Find link from fetched data (usually HTML). link takes one or more parameters. First parameter is always regexp to find link while remaining parameters can be used limit matches to HTML-elements that include given string. For example how to use extra parameters to limit matches, see image.

7.2.1.6. save

Save data. save takes one or more arguments. First argument is the filename to use when saving the data. Following arguments are optional, and currently only convert is recognised. By default if options need arguments, arguments are separated from option name with a colon, and with comma from each other.
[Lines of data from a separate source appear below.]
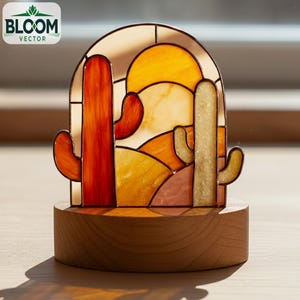 Op de afbeelding: Gebrandschilderde cactusscène in warme kleuren, oranje, geel en bruin, op een houten voet. Het Bloom Vector-logo is linksboven zichtbaar. Het kunstwerk toont een woestijnlandschap.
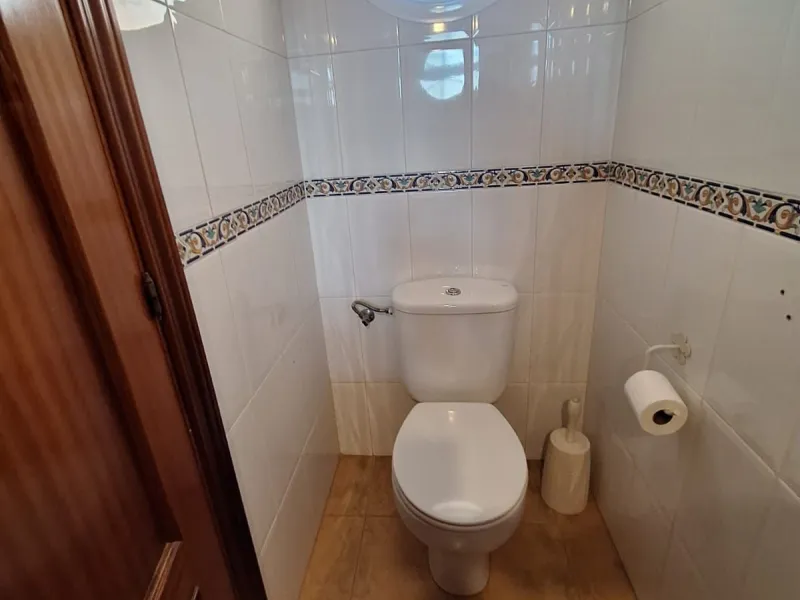 Discover unparalleled coastal serenity in this magnificent semi-detached townhouse within the prestigious Sierramar III urbanisation, a secure gated enclave in Marbella's exclusive Huerta del Prado-La Montúa district, nestled against the foothills of the 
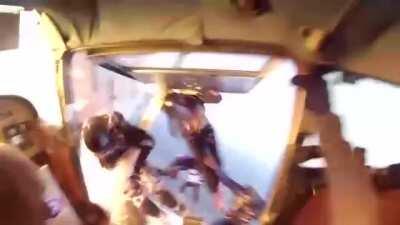 Skydivers jump from one plane to another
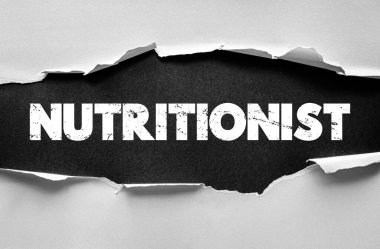 Yırtık kağıdın altında ortaya çıkan, kederli ve kalın harflerle yazılmış NUTRITIONIST kelimesi. Sağlık, dengeli beslenme, diyet planlaması, refah rehberliği ve profesyonel beslenme hizmetleri kavramı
convert can be used to use convert retrieved data. This is particulary useful if more than one image is defined with image and they are of different format. For example if the comic strip is distributed in png format, but occasionally in jpeg, that part of the ruleset could be as follows:


image png /stuff/\d+\.png
image jpeg /stuff/j\d+\.jpeg
fetch png jpeg
save foo.png convert:jpeg
	
This would search data for images and tag them with png and jpeg. Then comic-get would try to fetch png. If downloading png would fail, jpeg would be downloaded. Finally data would be written to foo.png, and if the data would be from image with tag jpeg, it would be converted into png before writing.

7.2.1.7. select

Select one of matches given by image or such. select takes exactly one argument which indicates index number of selected URI. Index numbers start from one (1), not zero (0), and negative index numbers are considered to refer to reverse list, i.e. -2 matches the second last match.

7.2.2. Package metadata

Package metadata is separated from rules with line nothing but --info-- on it. Generally speaking metadata fields begin with field name, followed by colon and whitespace.

7.2.2.1. Package

Package defined package name. This must match the base filename of the rulefile. Package name should not contain underscores, and it is recommended to use only lowercase characters (a-z), numers (0-9) and dash (-).

7.2.2.2. Version

Defines version of the ruleset. Currently not used anywhere.

7.2.2.3. Compatibility

Defines ruleset compatibility. Current version of comic-get can only parse level-2 files. Currently this field is not used, but expect this to change in future releases.

7.2.2.4. Maintainer

Define maintainer for the package. Can contain anything, but "Forename Surname <email@host.net> is recommended. (TODO: which standard?) Not used anywhere.

7.2.2.5. Language

Defines comic strip language. Must be xx_XX (TODO: which standard?) and must match language part of the rulefile.

7.2.2.6. Author

Defines (original) author of the comic. Used mostly for searching packages.

7.2.2.7. Source

Defines website from which the strip is fetched. Not used.

7.2.2.8. Description

Field different from others. Description should be followed with short description of the package (usually just the name). No other fields can follow Description. Lines after Description are treated as long (multiline) description for the strip. Each line must begin with a single space, and empty lines must have " ." (space-dot). Long description should be used to give out extra information about the comic strip which may help user to decide whether or not to try it.